Profiling device memory bandwidth utilization

Hello. I want to inquire about whether it is possible to profile the device memory bandwidth utilization (in percent) with Nsight Compute. If not, is there a way to calculate the value with given metrics such as
lts__t_sectors_aperture_sysmem_op_write.sum.per_second and lts__t_sectors_aperture_sysmem_op_read.sum.per_second?

Yes, you can collect the Memory Workload Analysis sections (header, chart and tables) to get a comprehensive memory analysis, e.g. using

ncu --section "regex:MemoryWorkloadAnalysis(_Chart|_Tables)?" <other args>

These are also part of the ‘full’ section set, so you my want to just use

ncu --set full <other args>

Note that the metrics you referenced are for system memory, not device memory. For the latter, you would want to use dram__bytes_read|write.sum.per_second or dram__bytes_read|write.sum.pct_of_peak_sustained_elapsed. To get the overall max bandwidth, you can use gpu__compute_memory_request_throughput.avg.pct_of_peak_sustained_elapsed. Please refer to the memory workload analysis section file and the respective chart and table (tooltips) in the UI.

@felix_dt Thanks for your reply. Just to make an another quick check, can you verify the appropriateness of the metrics that I am using? I am quite uncertain about device L2 metric, since its units are in ‘sectors’. It would be the best if I could extract the device L2 utilization in percentage.

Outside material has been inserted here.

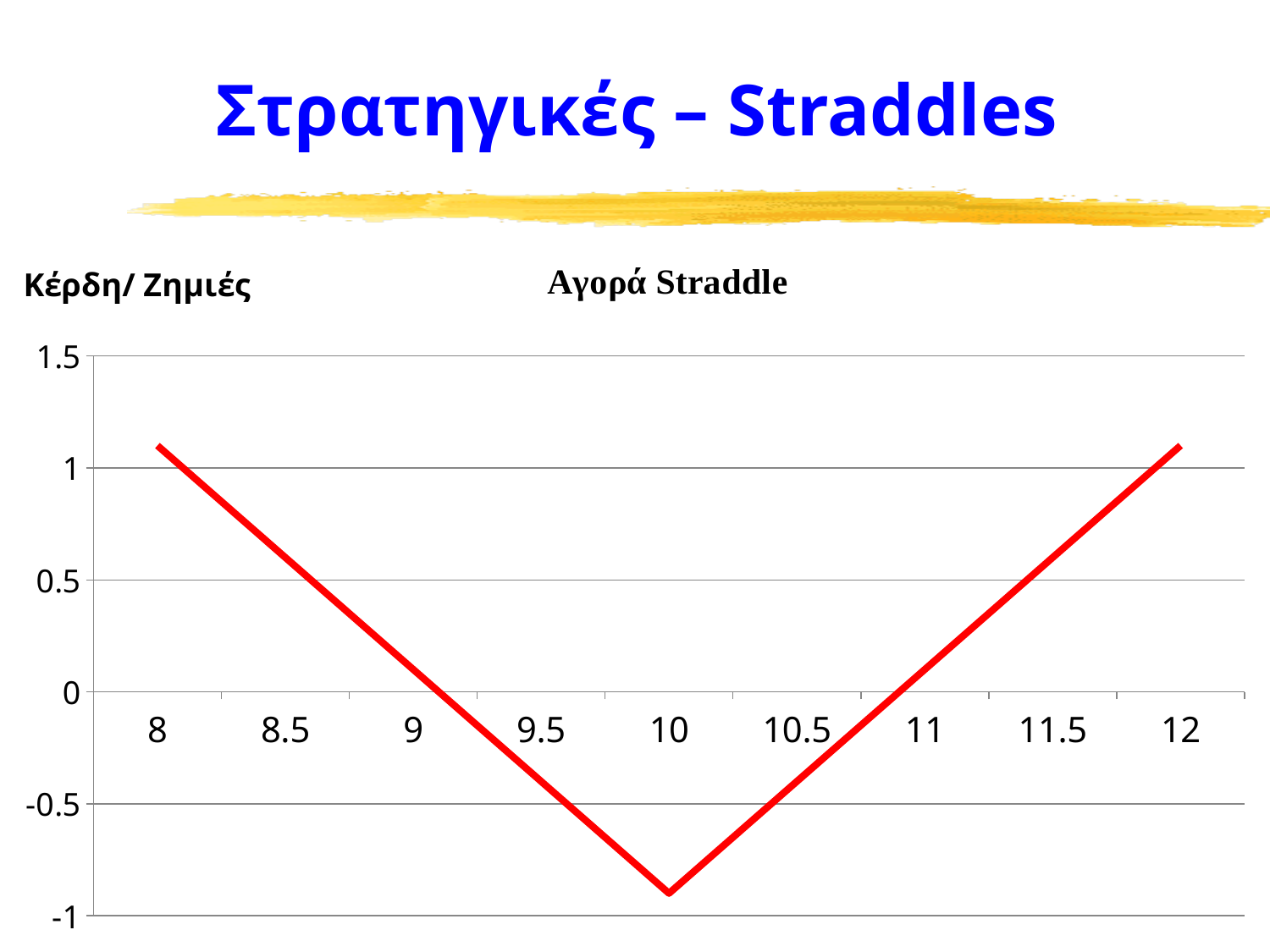
At which x-axis value does the line reach its lowest point? 10 Is the value at x = 10 greater or less than -0.5? less Is the value at x = 11 greater or less than 0? greater What colour is the plotted line? red What is the title of the chart? Αγορά Straddle How many x-axis tick labels are shown on the chart? 9 Which has the larger value, x = 9 or x = 10? 9 What kind of chart is shown on the slide? line chart Does the line rise or fall as x goes from 8 to 10? fall Is the value at x = 12 greater or less than 1? greater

  • smsp__cycles_active.avg.pct_of_peak_sustained_elapsed: SM utilization
  • dram__throughput.avg.pct_of_peak_sustained_elapsed: Device memory utilization
  • dram__bytes_read|write.sum.pct_of_peak_sustained_elapsed: Device memory bandwidth utilization
  • lts__t_sectors.avg.pct_of_peak_sustained_elapsed: Device L2

For SM utilization, I recommend to use sm__throughput.avg.pct_of_peak_sustained_elapsed (see the Speed Of Light section). The others looks correct to me.

Thanks. Your reply was very helpful.